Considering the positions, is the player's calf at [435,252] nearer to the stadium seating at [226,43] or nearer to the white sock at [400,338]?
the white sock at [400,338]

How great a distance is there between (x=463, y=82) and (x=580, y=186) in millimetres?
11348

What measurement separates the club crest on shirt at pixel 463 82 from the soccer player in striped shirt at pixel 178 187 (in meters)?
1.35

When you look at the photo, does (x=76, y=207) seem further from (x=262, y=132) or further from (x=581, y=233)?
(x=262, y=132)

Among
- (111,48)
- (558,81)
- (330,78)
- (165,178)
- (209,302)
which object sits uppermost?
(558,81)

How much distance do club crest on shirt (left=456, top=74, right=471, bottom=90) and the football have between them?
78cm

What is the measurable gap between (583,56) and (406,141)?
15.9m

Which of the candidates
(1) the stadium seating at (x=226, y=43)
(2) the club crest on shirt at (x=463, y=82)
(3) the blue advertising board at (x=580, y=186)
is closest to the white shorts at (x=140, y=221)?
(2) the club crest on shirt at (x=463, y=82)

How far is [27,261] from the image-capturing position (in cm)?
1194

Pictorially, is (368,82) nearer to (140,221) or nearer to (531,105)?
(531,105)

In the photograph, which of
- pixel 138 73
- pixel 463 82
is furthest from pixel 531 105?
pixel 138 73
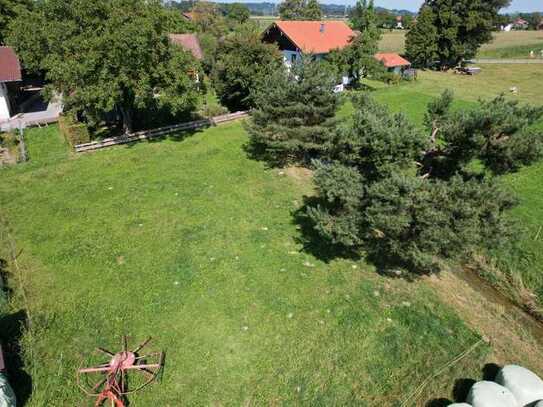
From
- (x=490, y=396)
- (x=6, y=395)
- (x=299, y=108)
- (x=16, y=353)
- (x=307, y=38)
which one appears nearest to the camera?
(x=6, y=395)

:::::

Omit pictures; set down the rest of the material word for word.

Considering the positions, is the player's calf at [435,252] nearer to the stadium seating at [226,43] or nearer to the white sock at [400,338]?
the white sock at [400,338]

How great a distance is there between (x=463, y=82) and (x=580, y=186) in millimetres?
11348

What measurement separates the club crest on shirt at pixel 463 82 from the soccer player in striped shirt at pixel 178 187 (in meters)?
1.35

When you look at the photo, does (x=76, y=207) seem further from (x=262, y=132) or further from (x=581, y=233)?
(x=262, y=132)

Among
- (111,48)
- (558,81)
- (330,78)
- (165,178)
- (209,302)
which object sits uppermost?
(558,81)

How much distance do club crest on shirt (left=456, top=74, right=471, bottom=90) and the football have between them?
78cm

What is the measurable gap between (583,56) and (406,141)?
15.9m

Which of the candidates
(1) the stadium seating at (x=226, y=43)
(2) the club crest on shirt at (x=463, y=82)
(3) the blue advertising board at (x=580, y=186)
is closest to the white shorts at (x=140, y=221)?
(2) the club crest on shirt at (x=463, y=82)

How far is [27,261] from the image-capturing position (in cm)?
1194

Pictorially, is (368,82) nearer to (140,221) or nearer to (531,105)?
(531,105)

In the photograph, which of
- pixel 138 73
- pixel 463 82
is furthest from pixel 531 105?
pixel 138 73
From
- (x=490, y=396)
- (x=6, y=395)
- (x=299, y=108)
- (x=16, y=353)
- (x=307, y=38)
which one appears nearest to the camera?
(x=6, y=395)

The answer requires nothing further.